Phillips is learning that activism doesn’t mesh easily with reality. She was an excellent advocate for women and girls when this demanded media appearances and speeches in the Commons. But when tasked with actually doing something, she has fallen short. 

So what happened? Philips has always held a strikingly simple view of sexism. She believes in a nebulous ‘patriarchy’, fuelled by the media and rape culture, responsible for almost all injustices against women and girls. Grooming gangs, and the racial and cultural elements which uniquely affect these cases, don’t fit comfortably in this worldview. 

Phillips, above many other MPs, should recognise this. During her general election campaign, she experienced horrific abuse at the hands of campaigners for an Independent Muslim MP campaigning on a pro-Gaza platform. But she never acknowledged the relationship between her experience and radical Islam.

In her view, it seems, the abusers were just men, operating in the context of the patriarchy. In one interview, she claimed: ‘The fact that they were Muslim is not significant, because the Muslim men in my constituency do not behave like this. They did it because they were idiots, not because they were Muslims.’

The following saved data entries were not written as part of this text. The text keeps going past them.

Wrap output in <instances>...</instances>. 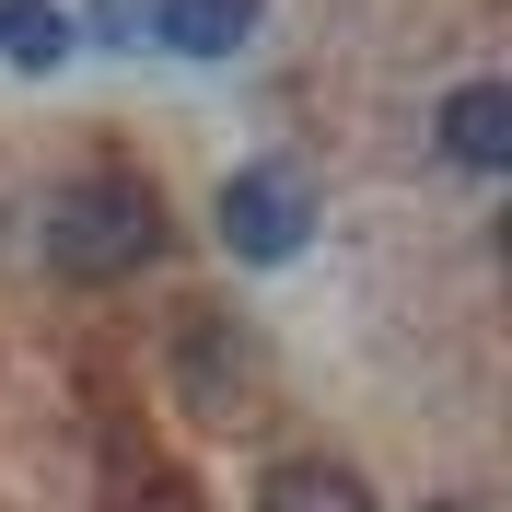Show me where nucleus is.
<instances>
[{
  "instance_id": "f257e3e1",
  "label": "nucleus",
  "mask_w": 512,
  "mask_h": 512,
  "mask_svg": "<svg viewBox=\"0 0 512 512\" xmlns=\"http://www.w3.org/2000/svg\"><path fill=\"white\" fill-rule=\"evenodd\" d=\"M163 245V210H152V187L140 175H70L59 198H47V268L59 280H128L140 256Z\"/></svg>"
},
{
  "instance_id": "f03ea898",
  "label": "nucleus",
  "mask_w": 512,
  "mask_h": 512,
  "mask_svg": "<svg viewBox=\"0 0 512 512\" xmlns=\"http://www.w3.org/2000/svg\"><path fill=\"white\" fill-rule=\"evenodd\" d=\"M222 245L256 256V268H280V256L303 245V187H291L280 163H245V175L222 187Z\"/></svg>"
},
{
  "instance_id": "7ed1b4c3",
  "label": "nucleus",
  "mask_w": 512,
  "mask_h": 512,
  "mask_svg": "<svg viewBox=\"0 0 512 512\" xmlns=\"http://www.w3.org/2000/svg\"><path fill=\"white\" fill-rule=\"evenodd\" d=\"M443 152L466 163V175H501L512 163V94L501 82H454L443 94Z\"/></svg>"
},
{
  "instance_id": "20e7f679",
  "label": "nucleus",
  "mask_w": 512,
  "mask_h": 512,
  "mask_svg": "<svg viewBox=\"0 0 512 512\" xmlns=\"http://www.w3.org/2000/svg\"><path fill=\"white\" fill-rule=\"evenodd\" d=\"M256 512H373V489H361V466L291 454V466H268V478H256Z\"/></svg>"
},
{
  "instance_id": "39448f33",
  "label": "nucleus",
  "mask_w": 512,
  "mask_h": 512,
  "mask_svg": "<svg viewBox=\"0 0 512 512\" xmlns=\"http://www.w3.org/2000/svg\"><path fill=\"white\" fill-rule=\"evenodd\" d=\"M256 12H268V0H152L163 47H187V59H233L256 35Z\"/></svg>"
},
{
  "instance_id": "423d86ee",
  "label": "nucleus",
  "mask_w": 512,
  "mask_h": 512,
  "mask_svg": "<svg viewBox=\"0 0 512 512\" xmlns=\"http://www.w3.org/2000/svg\"><path fill=\"white\" fill-rule=\"evenodd\" d=\"M0 59H12V70L70 59V12H59V0H0Z\"/></svg>"
}]
</instances>
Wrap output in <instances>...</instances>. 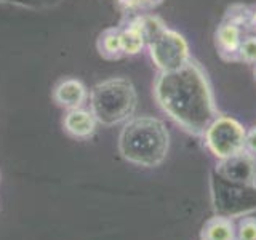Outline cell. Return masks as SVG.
Instances as JSON below:
<instances>
[{
	"mask_svg": "<svg viewBox=\"0 0 256 240\" xmlns=\"http://www.w3.org/2000/svg\"><path fill=\"white\" fill-rule=\"evenodd\" d=\"M154 98L174 124L194 136H204L220 116L206 72L192 58L176 70L158 72Z\"/></svg>",
	"mask_w": 256,
	"mask_h": 240,
	"instance_id": "obj_1",
	"label": "cell"
},
{
	"mask_svg": "<svg viewBox=\"0 0 256 240\" xmlns=\"http://www.w3.org/2000/svg\"><path fill=\"white\" fill-rule=\"evenodd\" d=\"M170 150V132L164 120L150 116L128 118L118 134V152L128 164L156 168Z\"/></svg>",
	"mask_w": 256,
	"mask_h": 240,
	"instance_id": "obj_2",
	"label": "cell"
},
{
	"mask_svg": "<svg viewBox=\"0 0 256 240\" xmlns=\"http://www.w3.org/2000/svg\"><path fill=\"white\" fill-rule=\"evenodd\" d=\"M138 106V93L126 77H112L96 84L90 93V110L104 126H116L132 118Z\"/></svg>",
	"mask_w": 256,
	"mask_h": 240,
	"instance_id": "obj_3",
	"label": "cell"
},
{
	"mask_svg": "<svg viewBox=\"0 0 256 240\" xmlns=\"http://www.w3.org/2000/svg\"><path fill=\"white\" fill-rule=\"evenodd\" d=\"M212 197L216 214L237 218L256 210V186L237 184L212 174Z\"/></svg>",
	"mask_w": 256,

Perhaps decades of intersectional fourth wave feminism have rendered Phillips blind to the racial elements of certain types of misogyny. Or maybe she is simply keenly aware of how much she needs the Muslim vote to hold on to her parliamentary seat, which she won by 693 votes. Birmingham Yardley was 45 per cent Muslim in 2021. That number will have increased dramatically by 2029.

This has left her unable to confront the reality of grooming gangs. An inquiry will no doubt identify a link between men of Pakistani heritage and group localised child sexual exploitation. When Louise Casey carried out her ‘audit of group-based child sexual exploitation and abuse’ (a smaller inquiry commissioned by Labour in January to try and avoid the need for a national investigation), she concluded that in the police forces examined there is ‘clear evidence of over-representation among suspects of Asian and Pakistani heritage men’. One victim was told by her rapist that ‘we’re here to fuck all the white girls and fuck the government’. 

The past 18 weeks have shown that Phillips is not prepared to preside over such an inquiry. I imagine this is why survivors have witnessed persistent efforts to widen the scope. Victims of sexual abuse who were not groomed by gangs have been asked to sit on the liaison panel. If the remit were to be broadened to include non-grooming gang related crimes, any religious and ethnicity related conclusions would be obscured. 

This is meant to be an inquiry into ‘grooming gangs.’ So why weren’t all the survivors chosen for the liaison panels apparently victims of grooming gangs? And why were they asked if they would like to widen the scope to other types of abuse? Fiona Goddard, after taking the decision to resign, noted that ‘this is being manipulated away from what it was supposed to be and it’s unfair’. There has already been a wide-reaching inquiry into all types of child sexual abuse – The Independent Inquiry into Child Sexual Abuse, published in 2022 – but grooming gangs have never received the same attention.

Starmer has made it clear that he is behind Phillips. She will continue to lead the inquiry, and survivors are therefore likely to be let down once again. It would be a mistake to look at Phillips’s political career and conclude that she doesn’t care about domestic abuse and sexual violence. But in government, shouting and pointing won’t solve anything. You need to be clear-headed and make difficult decisions. Philips has found this out the hard way.